Pro features require a license key from labhamfounder.gumroad.com/l/agentcents-pro.

What to expect

Zero configuration to get started. Install, start the proxy, point your LLM client at it — that's it.

Step 1 — pip install agentcents          (one time)
Step 2 — agentcents start                (once per session)
Step 3 — point your LLM client at it     (one header change)
Step 4 — agentcents usage                (see your costs)

No API keys, no accounts, no signup required for the free tier.
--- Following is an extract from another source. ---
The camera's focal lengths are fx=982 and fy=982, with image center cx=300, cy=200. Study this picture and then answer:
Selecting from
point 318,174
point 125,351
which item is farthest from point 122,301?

Configuration is optional — only add ~/.agentcents.toml when you want:

You want... What to add
Hard budget limits [budgets] daily = 5.00
Routing warnings when budget runs low [routing] threshold_pct = 80
Track local Ollama power costs [local] gpu_watts = 40
Separate costs per agent X-Agentcents-Tag header on each call

Pricing data syncs automatically on proxy startup — you never need to run agentcents sync manually unless you want to force a refresh after a provider announces new models.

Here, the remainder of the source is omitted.